The other Maya was also Veer’s very distant cousin, and so believed to be of his same gotra, or lineage. In marriage, a gotra was sometimes used to determine whom a person could or could not love. The elders in his family would see marrying this other Maya as taboo, a kind of incest.
When the other Maya broke off their relationship, Veer assumed her family had pressured her into it for this reason. Or because his family’s business had taken on too much debt and crashed around that time, and so their new money was sure to vanish soon. Both realities made him a less-than-attractive prospective groom. He was certain the other Maya would never have left him of her own volition. Because it was a perfect relationship, he thought.
But even if it was clear to the rest of the world that the other Maya could not be his wife, Veer continued to pretend that it was possible. He kept his cell phone wallpaper unchanged: a photo of her, smiling out at him. She was smiling from his wallpaper even as he made love to Maya on his birthday night.
* * *
When Veer told Maya of his feelings for the other Maya, at first she was distraught. But then she thought of the old Hindu myth of the god Krishna and his lover Radha, and began to feel better. It was a love story she had read since she was small. Out of all the women Krishna met, it was Radha, the gopi, or cow-herding maiden, whom he loved best. But Radha had to suffer for their love. She suffered so much she was known as the personification of bhakti—of obsessive, devotional, sacrificial love. And yet she also enchanted Krishna like no other woman could. While they never married, Krishna and Radha’s love was considered eternal. Maya thought that she should channel Radha and her sacrifices. If Veer doesn’t love me, Maya thought, then he should be with the one he loves.

EXTRACTED RECORDS:
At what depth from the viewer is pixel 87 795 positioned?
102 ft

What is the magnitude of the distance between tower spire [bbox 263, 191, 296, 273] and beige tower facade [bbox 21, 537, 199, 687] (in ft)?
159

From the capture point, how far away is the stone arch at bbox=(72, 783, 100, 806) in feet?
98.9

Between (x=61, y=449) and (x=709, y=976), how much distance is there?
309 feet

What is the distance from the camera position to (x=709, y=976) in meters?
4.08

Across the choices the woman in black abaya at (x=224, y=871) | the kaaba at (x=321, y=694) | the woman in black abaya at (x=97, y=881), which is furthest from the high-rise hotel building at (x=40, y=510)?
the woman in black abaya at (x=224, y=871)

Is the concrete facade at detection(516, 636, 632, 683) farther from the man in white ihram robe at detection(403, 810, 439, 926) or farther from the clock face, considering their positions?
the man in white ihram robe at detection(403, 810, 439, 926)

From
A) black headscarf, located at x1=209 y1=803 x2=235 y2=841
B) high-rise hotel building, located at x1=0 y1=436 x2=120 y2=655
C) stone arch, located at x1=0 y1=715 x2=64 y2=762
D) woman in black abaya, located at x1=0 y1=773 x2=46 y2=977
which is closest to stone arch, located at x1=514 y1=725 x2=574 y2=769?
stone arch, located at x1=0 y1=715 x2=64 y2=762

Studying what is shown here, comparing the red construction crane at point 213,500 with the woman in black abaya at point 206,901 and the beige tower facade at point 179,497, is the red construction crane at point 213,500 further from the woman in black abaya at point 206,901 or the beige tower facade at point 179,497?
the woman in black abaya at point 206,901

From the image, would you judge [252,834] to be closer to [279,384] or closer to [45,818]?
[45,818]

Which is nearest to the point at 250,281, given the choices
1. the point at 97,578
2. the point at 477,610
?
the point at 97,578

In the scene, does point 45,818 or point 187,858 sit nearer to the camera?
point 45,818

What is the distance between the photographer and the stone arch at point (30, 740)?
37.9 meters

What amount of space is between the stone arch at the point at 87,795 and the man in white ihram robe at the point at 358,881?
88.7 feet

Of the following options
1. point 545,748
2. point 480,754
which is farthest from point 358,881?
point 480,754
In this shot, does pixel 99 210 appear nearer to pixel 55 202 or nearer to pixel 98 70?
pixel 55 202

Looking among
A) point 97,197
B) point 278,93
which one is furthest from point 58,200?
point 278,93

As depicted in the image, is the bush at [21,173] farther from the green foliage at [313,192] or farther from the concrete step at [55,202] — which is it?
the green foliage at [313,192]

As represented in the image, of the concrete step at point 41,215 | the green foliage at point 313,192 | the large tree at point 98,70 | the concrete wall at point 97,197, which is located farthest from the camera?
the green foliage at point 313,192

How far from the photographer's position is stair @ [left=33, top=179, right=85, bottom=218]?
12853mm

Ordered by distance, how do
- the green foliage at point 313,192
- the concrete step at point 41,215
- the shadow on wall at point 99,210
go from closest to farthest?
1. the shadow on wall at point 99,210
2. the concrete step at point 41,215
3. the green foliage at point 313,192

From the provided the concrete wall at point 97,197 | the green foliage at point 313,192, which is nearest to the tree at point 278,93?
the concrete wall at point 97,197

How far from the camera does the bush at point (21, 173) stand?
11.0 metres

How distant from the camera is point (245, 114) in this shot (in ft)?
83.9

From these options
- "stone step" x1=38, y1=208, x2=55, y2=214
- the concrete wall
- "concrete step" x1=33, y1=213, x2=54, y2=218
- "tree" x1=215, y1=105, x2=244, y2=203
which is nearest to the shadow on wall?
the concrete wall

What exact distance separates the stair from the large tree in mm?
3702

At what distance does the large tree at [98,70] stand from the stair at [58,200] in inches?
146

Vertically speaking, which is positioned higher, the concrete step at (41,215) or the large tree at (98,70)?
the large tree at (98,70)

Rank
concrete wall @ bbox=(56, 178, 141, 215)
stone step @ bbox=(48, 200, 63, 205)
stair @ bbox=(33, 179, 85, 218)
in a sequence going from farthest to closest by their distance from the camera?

THE EXERCISE:
Continue the story of Veer and the two Mayas, picking up right after its final sentence.

WRITTEN RESPONSE:
Maya called around and found Veer the other Maya’s new contact information, which had changed since they’d dated. “Go ahead and talk to her,” Maya said, and encouraged him to try to win her back.
But though Veer tried, the other Maya did not want a reunion. She said she wasn’t going to hurt her family to be with him. Veer was upset but understood. A common adage went: Family, where life begins and love never ends. And a much-repeated filmi dialogue: The value of family is greater than dreams.
Veer called Maya and thanked her for her help but told her he would not keep trying. He said he had too much respect for the other Maya’s devotion to family and would honor that by giving up what they had. We met perfectly. We left perfectly, Veer told himself so that it would not hurt so much. So it is still a perfect relationship.
Veer continued to call and text Maya often, though he said that they were just friends. Soon, they began talking every day. “I don’t think we should be talking,” he’d say, but then they would talk for two, four, six hours, until the morning light arrived. When India’s telephone companies got the capability for picture messaging, they began sending photos back and forth every day. In each successive photo, they could see the tiny, almost imperceptible changes in the person from the day before. Before long, Veer began calling her “Mayu,” and she used his family nickname “Kancha.”
And then Maya came back to Mumbai several times with her mother, and each time, she snuck out and rendezvoused with Veer in hotel rooms. Each time, they had sex. When apart, they began having phone sex, and Veer knew she was no longer a friend. I miss you, he found himself texting her. I need you.
Soon, Maya allowed herself to believe he had forgotten all about the other Maya. She thought that maybe he could even become a deewana over her instead. After many months, Veer said the words Maya had longed to hear for so long. “Let’s get married,” he told her over the phone, “and see how and where it goes.”
Maya tried not to think the words sounded noncommittal.
* * *
She didn’t want her father to find out about the engagement. Not so soon, and not like this. But her brother—who had once drawn a literal dividing line in their bedroom between what was his and hers, playing at the border of India and Pakistan—spilled her secret before she had a chance to.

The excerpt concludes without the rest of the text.